------ Given data
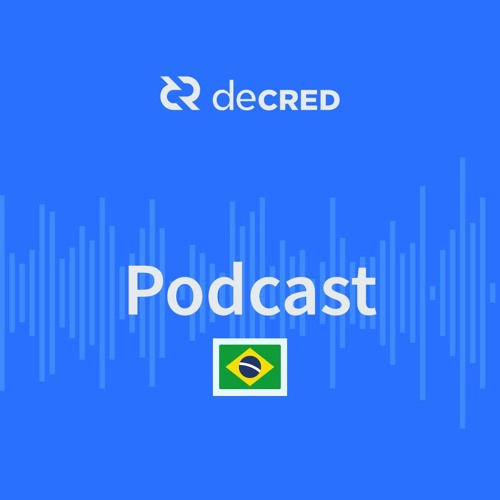 Market Makers, Politeia, Campus Party Brasil, Proposta DEX, Eventos, Decred in Depth, Base Layer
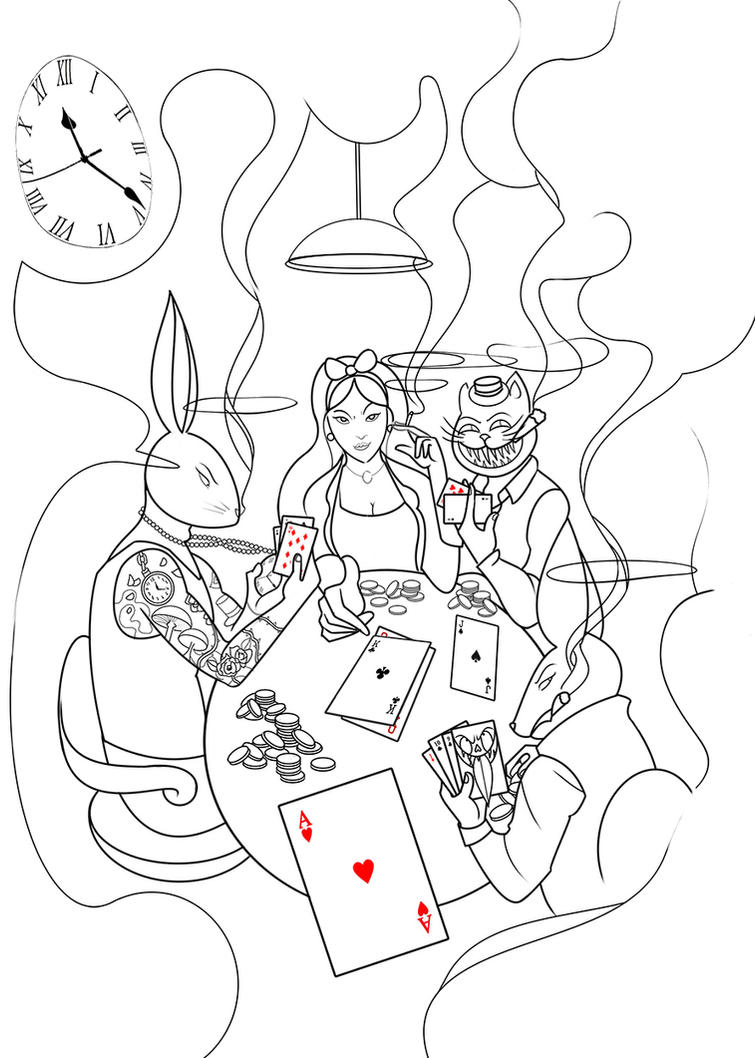 Alice in Pokerland by Paulis1tp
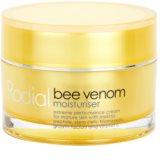 Rodial Bee Venom crema facial hidratante con veneno de abejas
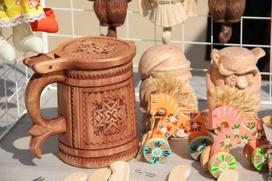 Международный фестиваль этномузыки принимает заявки на участие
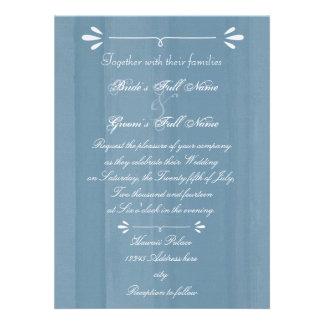 Elegantes blaues Aquarell Ankündigungskarten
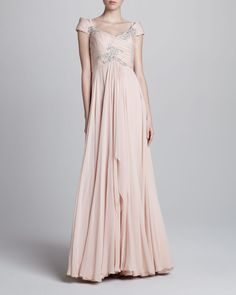 8ffea484a6364 Marchesa Couture Bead-Embellished Chiffon Gown -  5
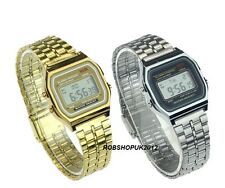 Unisex Golden / Silver Retro Vintage Style Digital Classic Steel Metal Watch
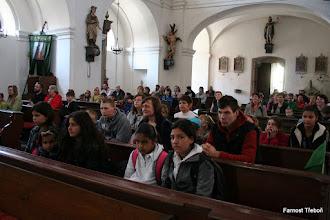 Photo: V kostele sv. Petra a Pavla v Nové Bystřici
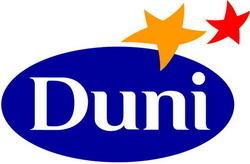 Duni. Logo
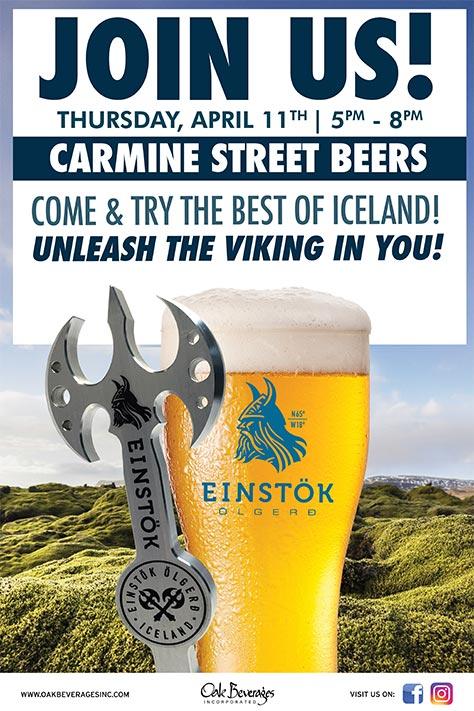 Icelandic Einstok Tasting
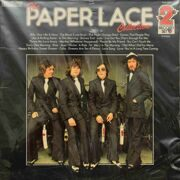 Paper Lace  -  Collection, 2LP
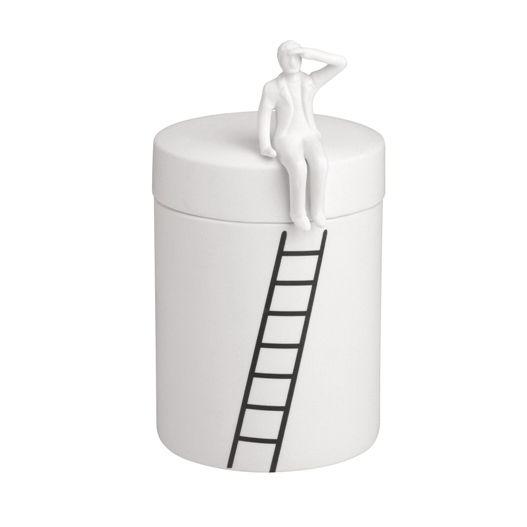 Voorraadpot / Ladder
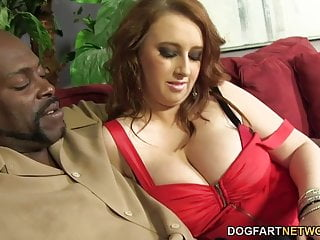 Vagina pleasure video - Felicia clovers vagina gets pounded by huge black cock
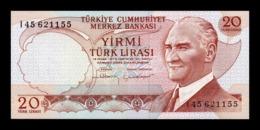 Turquía Turkey 20 Lira L.1970 Pick 187b SC UNC - Turquia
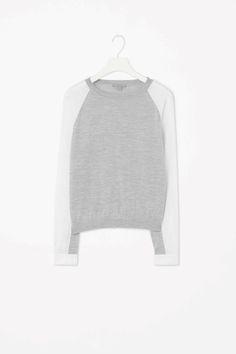 Poplin sleeve jumper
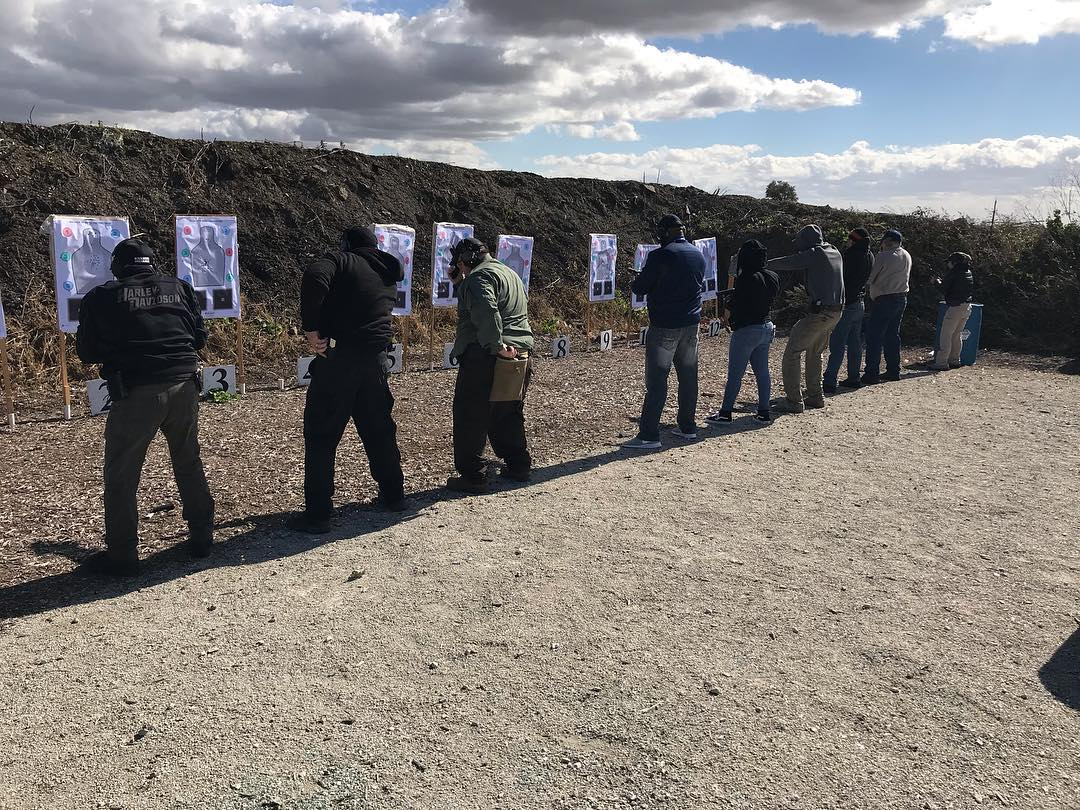 Hinkley Chicago Illinois Tactical gun firearms training classes
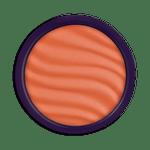 blush-tangerina-gre28791-ta-1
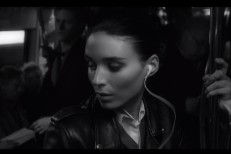 Watch Yeah Yeah Yeahs Soundtrack A Calvin Klein Commercial Starring Rooney Mara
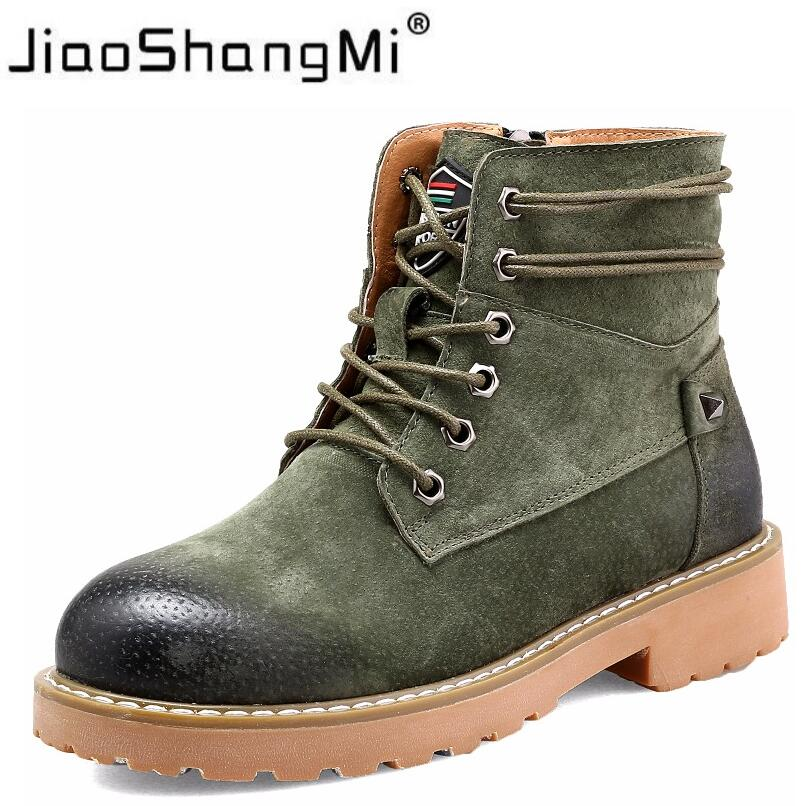 Genuine Leather Martin Boots Women 2017 Fashion Lace-up Round Toe Low Heel Short Motorcycle Boots Winter ArmyGreen Shoes Women<br>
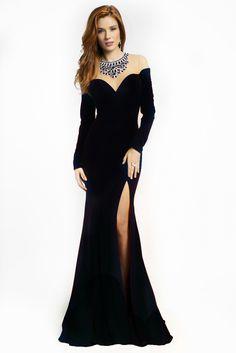 Jovani Style 21039 http://www.jovani.com/black-dresses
------------
Goal of the exercise
All entries are to be retyped exactly. Omit any embedded images.

Reply to the exercise
 Market Makers, Politeia, Campus Party Brasil, Proposta DEX, Eventos, Decred in Depth, Base Layer
 Alice in Pokerland by Paulis1tp
 Rodial Bee Venom crema facial hidratante con veneno de abejas
 Международный фестиваль этномузыки принимает заявки на участие
 Elegantes blaues Aquarell Ankündigungskarten
 8ffea484a6364 Marchesa Couture Bead-Embellished Chiffon Gown -  5
 Unisex Golden / Silver Retro Vintage Style Digital Classic Steel Metal Watch
 Photo: V kostele sv. Petra a Pavla v Nové Bystřici
 Duni. Logo
 Icelandic Einstok Tasting
 Paper Lace  -  Collection, 2LP
 Voorraadpot / Ladder
 Vagina pleasure video - Felicia clovers vagina gets pounded by huge black cock
 Turquía Turkey 20 Lira L.1970 Pick 187b SC UNC - Turquia
 Poplin sleeve jumper
 Hinkley Chicago Illinois Tactical gun firearms training classes
 blush-tangerina-gre28791-ta-1
 Watch Yeah Yeah Yeahs Soundtrack A Calvin Klein Commercial Starring Rooney Mara
 Genuine Leather Martin Boots Women 2017 Fashion Lace-up Round Toe Low Heel Short Motorcycle Boots Winter ArmyGreen Shoes Women<br>
 Jovani Style 21039 http://www.jovani.com/black-dresses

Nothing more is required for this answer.